Written by: Allison Ward

If you’re like most pet parents, you have probably wondered, “is there any human medicine for dogs or cats that is safe?” After all, there are many drugs and therapies that have been created for humans and which can help dogs and cats, too! However, many medications that are safe for YOU are actually dangerous for your pet. Always remember that cats and dogs are not small humans, and their bodies may process and react to certain human medication very differently.

Here, we’ll discuss the most common items in your own medicine cabinet that you may be tempted to use for your sick or injured pet! 

Pain Medications

You notice your precious pup or sweet kitty starting to limp on one of their paws. Of course, your first instinct is to try to make them feel better—but please DO NOT reach for ANY human pain medication. Unfortunately, there are NO SAFE OVER-THE-COUNTER PAIN MEDICATIONS that you can give your cat or dog. In fact, most human pain medications are downright toxic to pets—and, in some cases, can even kill your pet. 

These human pain reliever medications include (but are not limited to) aspirin, Aleve/naproxen, ibuprofen, and Tylenol/acetaminophen. Dogs and cats process drugs differently than people (and differently from each other!), so it’s important to stick with pain medication that is ONLY prescribed by your veterinarian.

But My Pet is in Pain—What Can I Do Instead?

If your pet is limping or seems painful, make sure you chat with an AskVet veterinarian to determine if your pup or kitty needs to be seen on an emergency basis, or if he can wait for a non-emergency scheduled appointment with your family veterinarian. 

If it is safe for your pet to wait to be evaluated in person, keeping your cat or dog confined to a small room (or even a crate or playpen, if they are trained to be confined) is usually the most effective form of pain control you can provide at home. Since we can’t tell our cats and dogs to stay off their feet, being confined is the only way to keep your pet from overdoing it on their injured leg, or from worsening a back or neck injury. 

Confinement also helps prevent your pet from following family members around the house, bounding up and down the stairs, or running to the door if they hear something outside–common ways for injured pets to make themselves more painful!  Dogs should only be taken outside on a leash to prevent them from excitedly chasing animals and people, and walk only long enough to use the bathroom before coming right back inside. Cats should have access to a shallow, easy-to-use litterbox while in their confined space. 
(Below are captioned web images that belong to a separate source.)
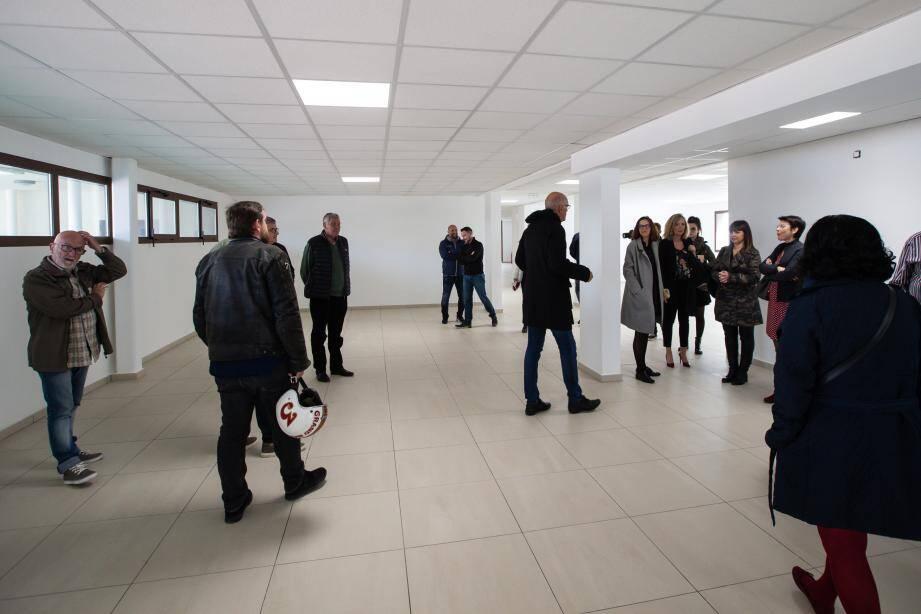 Mercredi après-midi, le maire Ferdinand Bernhard a animé une visite de présentation du nouvel espace de bureaux à louer de 800 m2 sur deux niveaux.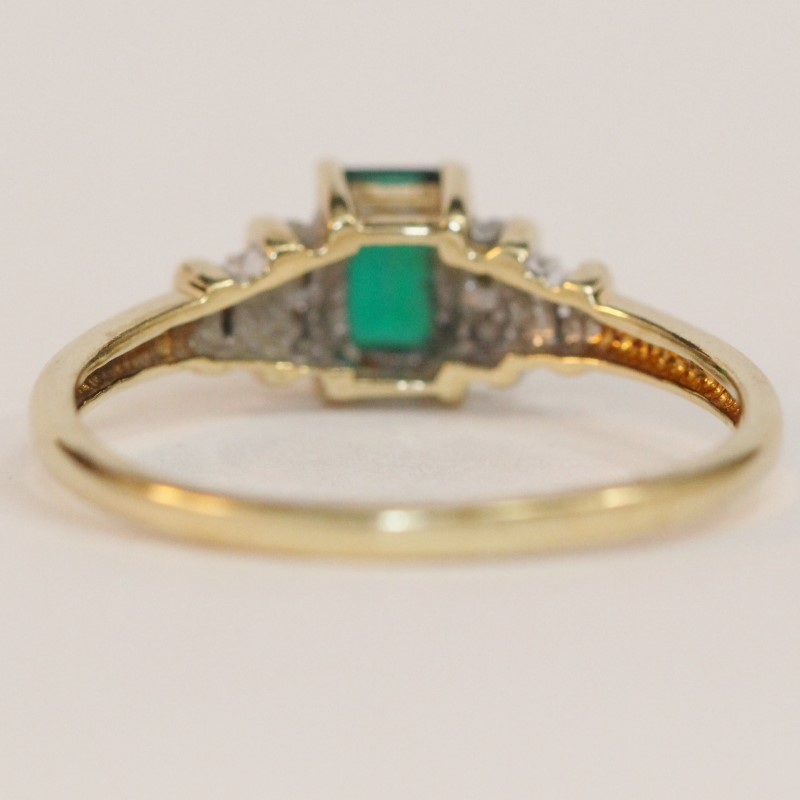 10K Yellow Gold Emerald and Diamond Ring Size 8.75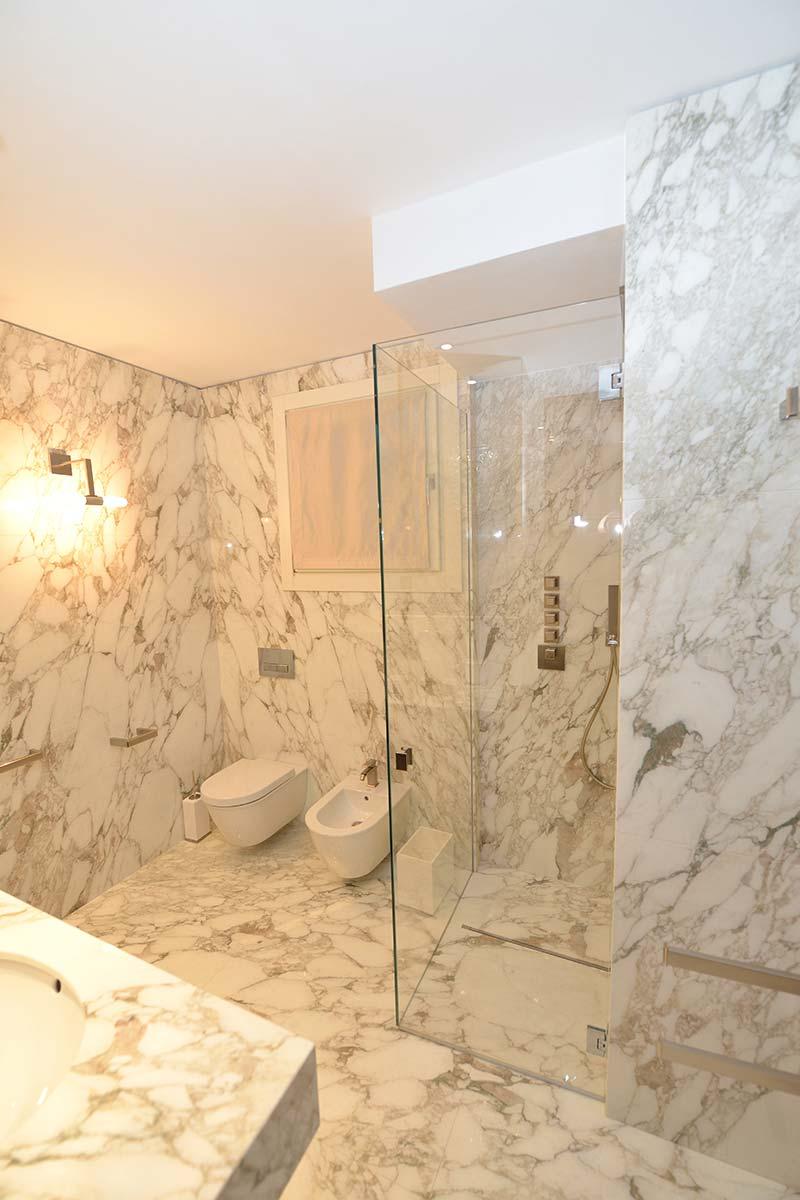 bagno-in-marmo-calacatta-con-doccia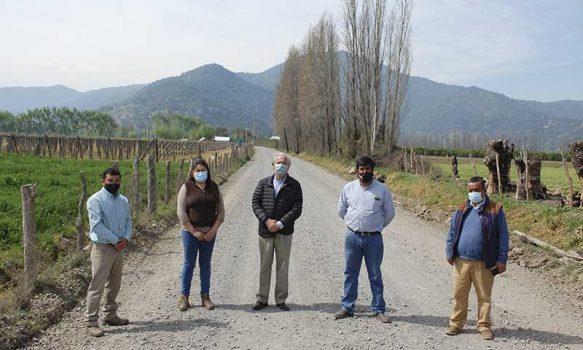 Seremi Obras Públicas inspecciona caminos pavimentados y nuevos sectores por pavimentar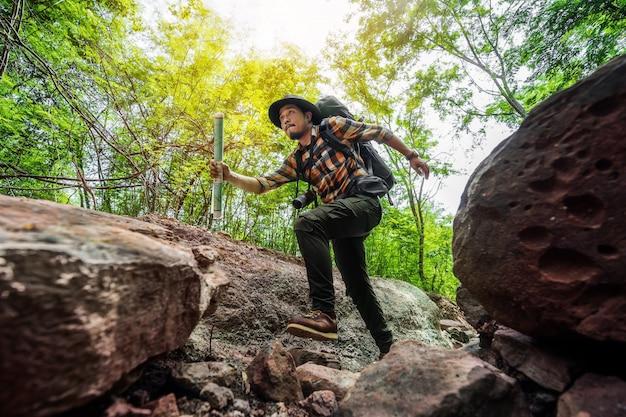 Mężczyzna podróżnik z plecaka bieg w lesie
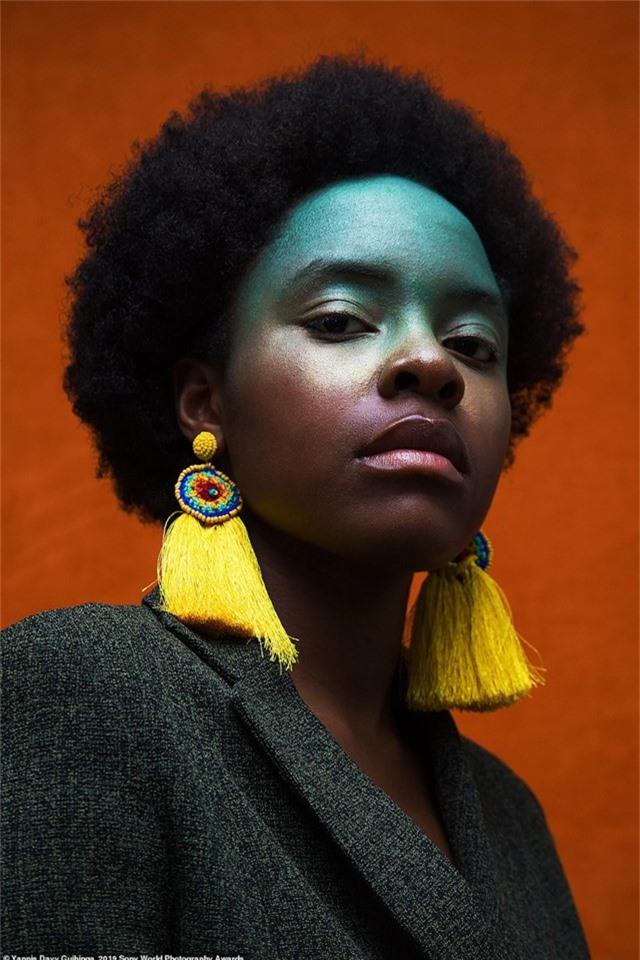 Yannis Davy Guibinga đến từ Gabon (một quốc gia ở Trung Phi) chụp bức ảnh chân dung này ở Montreal (Canada) - nơi hiện tại nhiếp ảnh gia đang sinh sống. Davy chia sẻ rằng anh muốn chụp bức ảnh để tôn vinh vẻ đẹp mái tóc người phụ nữ Châu Phi.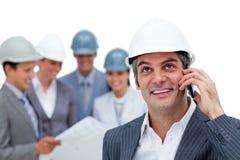 Zekere architect op telefoon voor zijn team Royalty-vrije Stock Foto's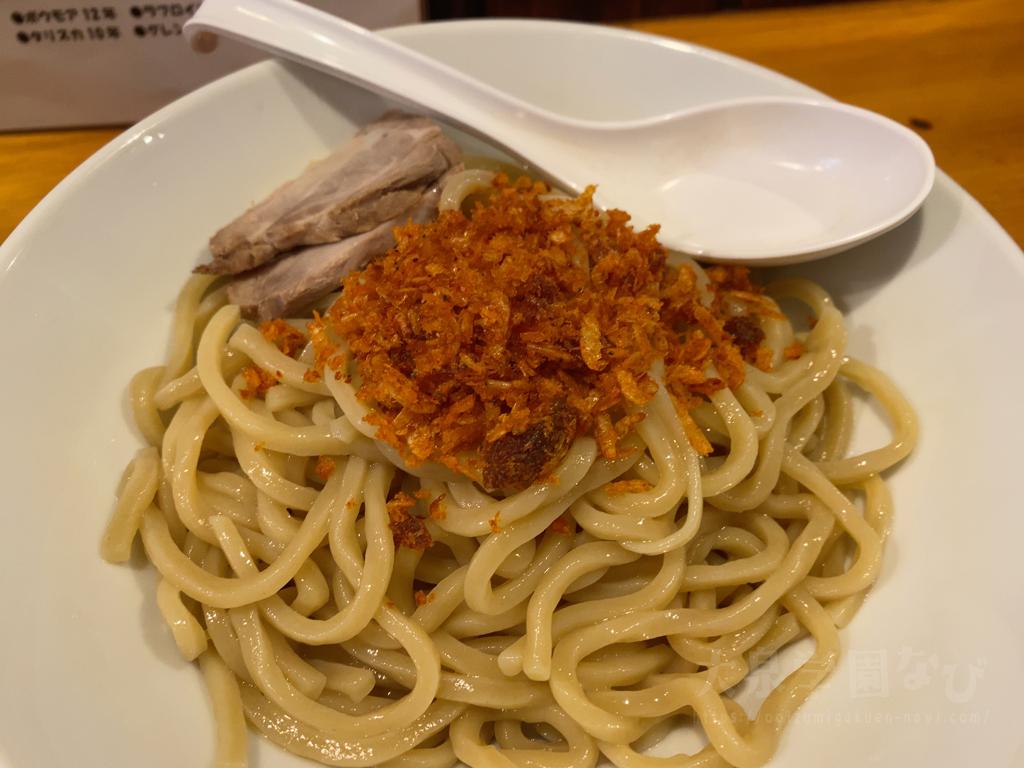 スープに良く合う中太麺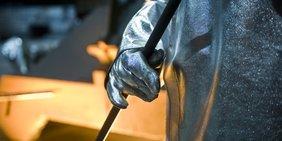 Ein Metallarbeiter bei der Arbeit
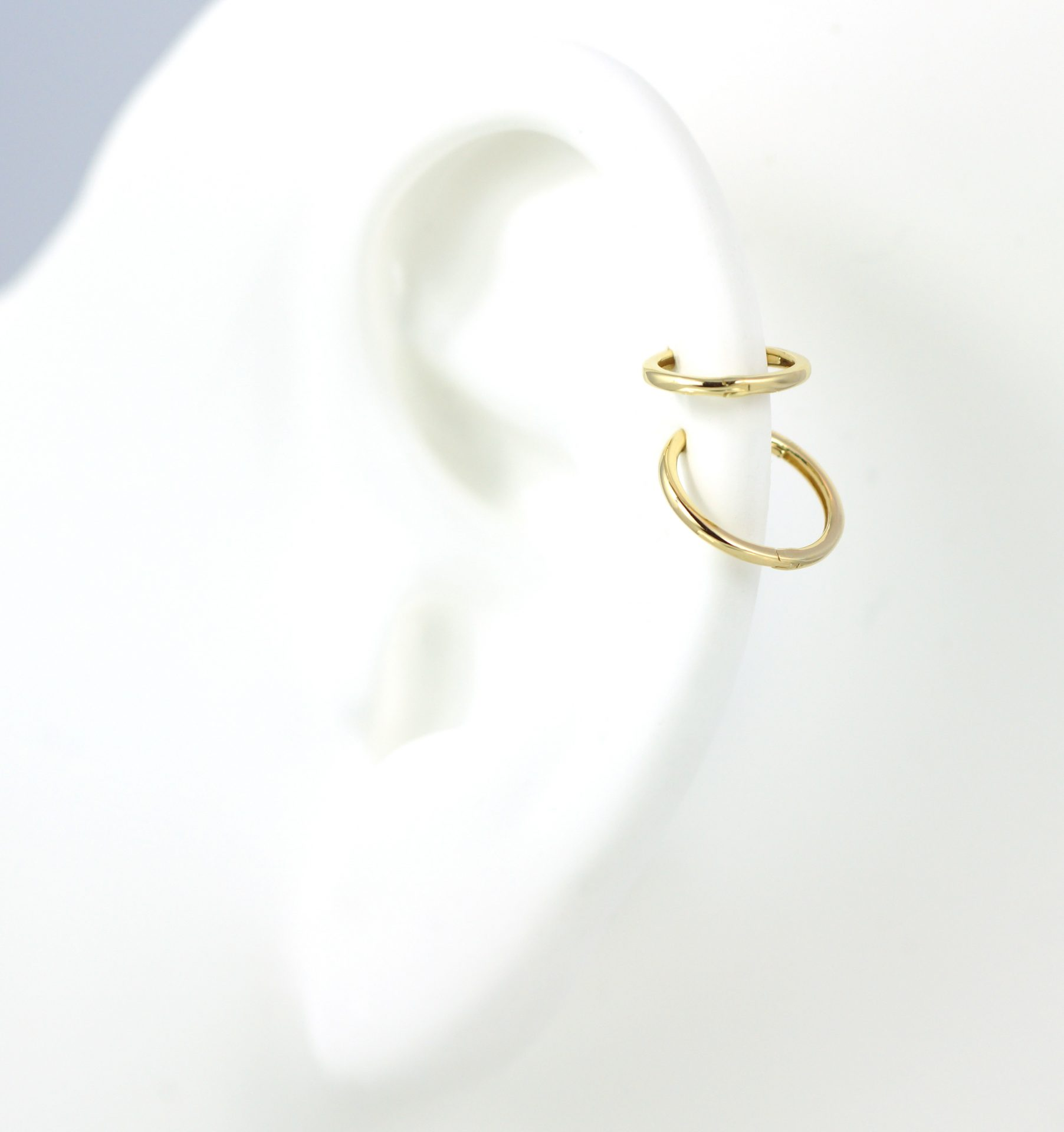hoop-clicker-18k-yellow-gold-single-huggie-earring-lena-cohen-london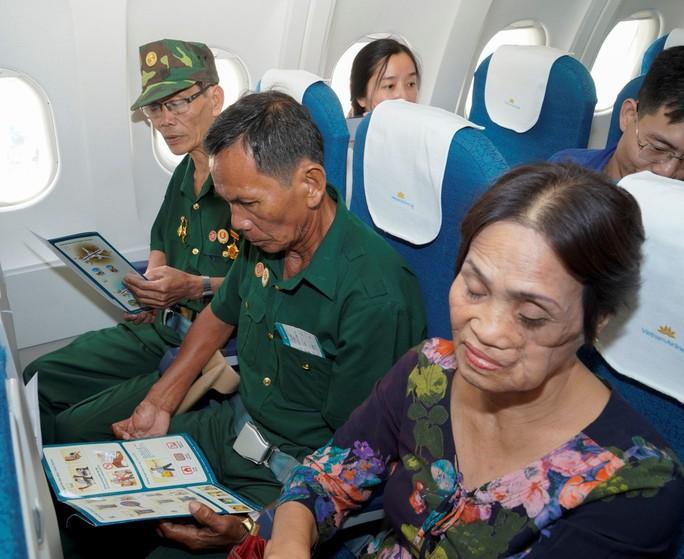 Hành trình đặc biệt tới Hà Nội của cựu tù Côn Đảo và thương binh chiến trường Campuchia - Ảnh 14.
Sometimes, an injured area becomes swollen and it is obvious what part of the body is painful. In these cases, a cold compress can be your pet’s best friend! Place some ice cubes in a baggie, wrap it in a light towel, and hold it gently to the painful area for ten minutes at a time in order to help numb the pain. **Note: ONLY apply a compress if this is well-tolerated by your pet—it is NOT worth putting yourself at risk of getting bitten by a painful pet!** 

In some cases, a warm compress may provide more relief than a cold compress. For a warm compress, simply microwave a damp washcloth until it is comfortably warm–you can test it on the inside of your wrist, just like a baby bottle–place it in a baggie to keep your pet dry, and wrap in a light towel before gently placing it on the sore area.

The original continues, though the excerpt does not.